Your task:
Output range, inclusive: from the line containing "site NIA_S1_3A." to the line containing "scientific name: Sus scrofa". Restate those lines from the data below word for word and only those.

(Stored data)
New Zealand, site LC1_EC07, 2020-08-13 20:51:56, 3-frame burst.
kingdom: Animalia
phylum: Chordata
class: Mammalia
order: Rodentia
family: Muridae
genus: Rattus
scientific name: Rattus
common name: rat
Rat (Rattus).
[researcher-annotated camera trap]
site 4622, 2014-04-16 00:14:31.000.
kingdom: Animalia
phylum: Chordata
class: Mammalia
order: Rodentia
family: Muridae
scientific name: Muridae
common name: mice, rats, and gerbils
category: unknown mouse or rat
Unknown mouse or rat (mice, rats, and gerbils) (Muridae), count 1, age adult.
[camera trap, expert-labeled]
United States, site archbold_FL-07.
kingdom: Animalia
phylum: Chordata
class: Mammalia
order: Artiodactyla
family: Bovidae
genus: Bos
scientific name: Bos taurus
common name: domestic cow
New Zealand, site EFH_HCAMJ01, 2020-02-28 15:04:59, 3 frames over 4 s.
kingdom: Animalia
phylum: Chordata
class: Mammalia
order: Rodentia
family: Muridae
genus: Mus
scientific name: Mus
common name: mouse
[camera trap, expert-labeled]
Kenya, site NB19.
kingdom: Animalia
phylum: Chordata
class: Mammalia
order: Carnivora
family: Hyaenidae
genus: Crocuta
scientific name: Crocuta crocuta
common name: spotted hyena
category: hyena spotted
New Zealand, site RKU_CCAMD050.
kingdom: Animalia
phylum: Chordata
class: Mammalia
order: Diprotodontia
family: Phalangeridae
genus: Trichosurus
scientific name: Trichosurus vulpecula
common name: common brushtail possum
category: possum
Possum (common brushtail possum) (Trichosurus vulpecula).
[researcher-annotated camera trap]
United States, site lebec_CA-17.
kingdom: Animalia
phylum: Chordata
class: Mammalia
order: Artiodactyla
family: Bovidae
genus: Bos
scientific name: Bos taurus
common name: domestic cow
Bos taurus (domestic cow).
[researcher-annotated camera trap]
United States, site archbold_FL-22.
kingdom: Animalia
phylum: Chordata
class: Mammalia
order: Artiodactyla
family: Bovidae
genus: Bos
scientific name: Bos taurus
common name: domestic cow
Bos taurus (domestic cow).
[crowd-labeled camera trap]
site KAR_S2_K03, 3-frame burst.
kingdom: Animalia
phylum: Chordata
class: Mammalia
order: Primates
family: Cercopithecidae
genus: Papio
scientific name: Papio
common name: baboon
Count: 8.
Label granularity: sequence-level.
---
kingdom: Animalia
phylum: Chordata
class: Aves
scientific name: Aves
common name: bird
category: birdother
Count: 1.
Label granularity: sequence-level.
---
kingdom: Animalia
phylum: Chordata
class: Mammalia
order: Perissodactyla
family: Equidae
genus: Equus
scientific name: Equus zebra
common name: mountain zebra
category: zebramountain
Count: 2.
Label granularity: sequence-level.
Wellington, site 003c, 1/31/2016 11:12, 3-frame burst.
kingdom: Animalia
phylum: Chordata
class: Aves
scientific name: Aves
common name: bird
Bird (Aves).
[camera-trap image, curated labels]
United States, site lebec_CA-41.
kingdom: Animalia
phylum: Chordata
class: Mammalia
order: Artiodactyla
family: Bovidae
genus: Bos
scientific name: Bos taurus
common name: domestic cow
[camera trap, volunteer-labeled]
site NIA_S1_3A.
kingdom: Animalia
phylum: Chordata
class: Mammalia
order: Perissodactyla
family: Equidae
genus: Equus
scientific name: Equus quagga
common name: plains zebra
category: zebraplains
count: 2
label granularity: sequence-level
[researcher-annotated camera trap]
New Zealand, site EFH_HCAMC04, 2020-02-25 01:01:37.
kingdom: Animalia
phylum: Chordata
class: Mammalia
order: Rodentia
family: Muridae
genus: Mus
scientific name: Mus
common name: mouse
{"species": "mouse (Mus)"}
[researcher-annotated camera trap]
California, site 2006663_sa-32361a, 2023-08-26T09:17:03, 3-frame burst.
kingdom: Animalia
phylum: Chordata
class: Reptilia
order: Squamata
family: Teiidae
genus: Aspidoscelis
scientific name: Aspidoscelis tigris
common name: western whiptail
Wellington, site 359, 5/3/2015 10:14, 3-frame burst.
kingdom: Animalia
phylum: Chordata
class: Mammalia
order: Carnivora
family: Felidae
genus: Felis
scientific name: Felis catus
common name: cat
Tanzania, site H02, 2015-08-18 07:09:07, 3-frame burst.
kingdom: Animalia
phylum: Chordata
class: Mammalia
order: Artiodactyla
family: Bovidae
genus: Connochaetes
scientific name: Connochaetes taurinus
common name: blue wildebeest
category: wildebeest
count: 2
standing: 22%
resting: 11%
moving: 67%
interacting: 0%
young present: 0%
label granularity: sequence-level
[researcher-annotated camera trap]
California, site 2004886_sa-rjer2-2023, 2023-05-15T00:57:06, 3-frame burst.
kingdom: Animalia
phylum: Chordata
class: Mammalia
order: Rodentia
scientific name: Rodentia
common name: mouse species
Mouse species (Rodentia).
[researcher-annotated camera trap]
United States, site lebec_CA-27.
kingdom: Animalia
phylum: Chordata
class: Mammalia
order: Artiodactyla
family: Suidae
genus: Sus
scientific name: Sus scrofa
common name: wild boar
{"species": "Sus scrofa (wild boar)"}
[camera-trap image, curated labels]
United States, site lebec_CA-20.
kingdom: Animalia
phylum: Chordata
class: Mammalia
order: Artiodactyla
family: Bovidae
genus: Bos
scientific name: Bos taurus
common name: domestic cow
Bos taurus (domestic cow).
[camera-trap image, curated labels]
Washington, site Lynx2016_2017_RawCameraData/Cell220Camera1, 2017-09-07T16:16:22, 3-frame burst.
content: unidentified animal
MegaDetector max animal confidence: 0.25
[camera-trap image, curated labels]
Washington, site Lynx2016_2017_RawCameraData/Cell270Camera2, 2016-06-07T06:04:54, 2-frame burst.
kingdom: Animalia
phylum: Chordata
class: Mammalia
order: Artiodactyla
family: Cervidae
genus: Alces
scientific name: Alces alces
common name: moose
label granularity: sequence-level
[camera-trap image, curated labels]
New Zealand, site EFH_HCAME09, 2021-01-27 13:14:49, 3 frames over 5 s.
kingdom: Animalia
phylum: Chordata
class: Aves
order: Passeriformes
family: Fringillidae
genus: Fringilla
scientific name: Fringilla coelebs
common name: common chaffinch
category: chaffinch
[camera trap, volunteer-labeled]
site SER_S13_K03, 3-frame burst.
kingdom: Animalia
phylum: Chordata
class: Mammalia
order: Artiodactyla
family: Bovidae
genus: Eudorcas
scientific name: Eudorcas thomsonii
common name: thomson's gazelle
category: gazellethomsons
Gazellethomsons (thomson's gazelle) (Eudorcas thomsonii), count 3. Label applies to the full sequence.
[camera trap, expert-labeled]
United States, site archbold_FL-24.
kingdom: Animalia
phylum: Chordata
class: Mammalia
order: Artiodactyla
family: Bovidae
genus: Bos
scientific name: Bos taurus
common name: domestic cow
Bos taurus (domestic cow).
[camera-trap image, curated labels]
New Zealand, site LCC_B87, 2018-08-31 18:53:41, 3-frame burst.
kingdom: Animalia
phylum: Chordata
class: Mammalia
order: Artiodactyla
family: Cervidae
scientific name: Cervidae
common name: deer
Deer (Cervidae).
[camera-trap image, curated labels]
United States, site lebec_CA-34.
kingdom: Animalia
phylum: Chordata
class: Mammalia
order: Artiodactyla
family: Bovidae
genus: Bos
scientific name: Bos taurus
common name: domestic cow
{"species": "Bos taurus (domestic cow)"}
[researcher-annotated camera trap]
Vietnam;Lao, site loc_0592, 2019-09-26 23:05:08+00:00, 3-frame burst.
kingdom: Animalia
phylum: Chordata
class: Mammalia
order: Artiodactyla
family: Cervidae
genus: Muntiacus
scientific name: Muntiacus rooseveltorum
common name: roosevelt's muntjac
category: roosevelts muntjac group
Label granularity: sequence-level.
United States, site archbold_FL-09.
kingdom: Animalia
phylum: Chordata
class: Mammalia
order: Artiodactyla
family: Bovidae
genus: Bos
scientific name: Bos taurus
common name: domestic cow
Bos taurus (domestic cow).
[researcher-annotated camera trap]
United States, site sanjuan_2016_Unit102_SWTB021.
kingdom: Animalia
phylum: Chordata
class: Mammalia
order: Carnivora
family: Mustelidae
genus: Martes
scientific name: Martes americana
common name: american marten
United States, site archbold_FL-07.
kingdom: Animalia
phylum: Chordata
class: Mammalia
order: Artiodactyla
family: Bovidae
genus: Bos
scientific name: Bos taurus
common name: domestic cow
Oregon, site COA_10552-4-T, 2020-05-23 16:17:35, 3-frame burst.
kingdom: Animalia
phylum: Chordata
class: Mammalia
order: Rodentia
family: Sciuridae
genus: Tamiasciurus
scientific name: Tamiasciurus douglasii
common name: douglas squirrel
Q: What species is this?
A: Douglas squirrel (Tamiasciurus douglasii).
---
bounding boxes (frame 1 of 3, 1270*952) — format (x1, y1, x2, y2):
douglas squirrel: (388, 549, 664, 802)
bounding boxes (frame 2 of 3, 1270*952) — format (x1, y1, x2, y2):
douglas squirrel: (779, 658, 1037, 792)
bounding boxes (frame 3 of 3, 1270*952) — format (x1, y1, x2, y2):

The completed task:
site NIA_S1_3A.
kingdom: Animalia
phylum: Chordata
class: Mammalia
order: Perissodactyla
family: Equidae
genus: Equus
scientific name: Equus quagga
common name: plains zebra
category: zebraplains
count: 2
label granularity: sequence-level
[researcher-annotated camera trap]
New Zealand, site EFH_HCAMC04, 2020-02-25 01:01:37.
kingdom: Animalia
phylum: Chordata
class: Mammalia
order: Rodentia
family: Muridae
genus: Mus
scientific name: Mus
common name: mouse
{"species": "mouse (Mus)"}
[researcher-annotated camera trap]
California, site 2006663_sa-32361a, 2023-08-26T09:17:03, 3-frame burst.
kingdom: Animalia
phylum: Chordata
class: Reptilia
order: Squamata
family: Teiidae
genus: Aspidoscelis
scientific name: Aspidoscelis tigris
common name: western whiptail
Wellington, site 359, 5/3/2015 10:14, 3-frame burst.
kingdom: Animalia
phylum: Chordata
class: Mammalia
order: Carnivora
family: Felidae
genus: Felis
scientific name: Felis catus
common name: cat
Tanzania, site H02, 2015-08-18 07:09:07, 3-frame burst.
kingdom: Animalia
phylum: Chordata
class: Mammalia
order: Artiodactyla
family: Bovidae
genus: Connochaetes
scientific name: Connochaetes taurinus
common name: blue wildebeest
category: wildebeest
count: 2
standing: 22%
resting: 11%
moving: 67%
interacting: 0%
young present: 0%
label granularity: sequence-level
[researcher-annotated camera trap]
California, site 2004886_sa-rjer2-2023, 2023-05-15T00:57:06, 3-frame burst.
kingdom: Animalia
phylum: Chordata
class: Mammalia
order: Rodentia
scientific name: Rodentia
common name: mouse species
Mouse species (Rodentia).
[researcher-annotated camera trap]
United States, site lebec_CA-27.
kingdom: Animalia
phylum: Chordata
class: Mammalia
order: Artiodactyla
family: Suidae
genus: Sus
scientific name: Sus scrofa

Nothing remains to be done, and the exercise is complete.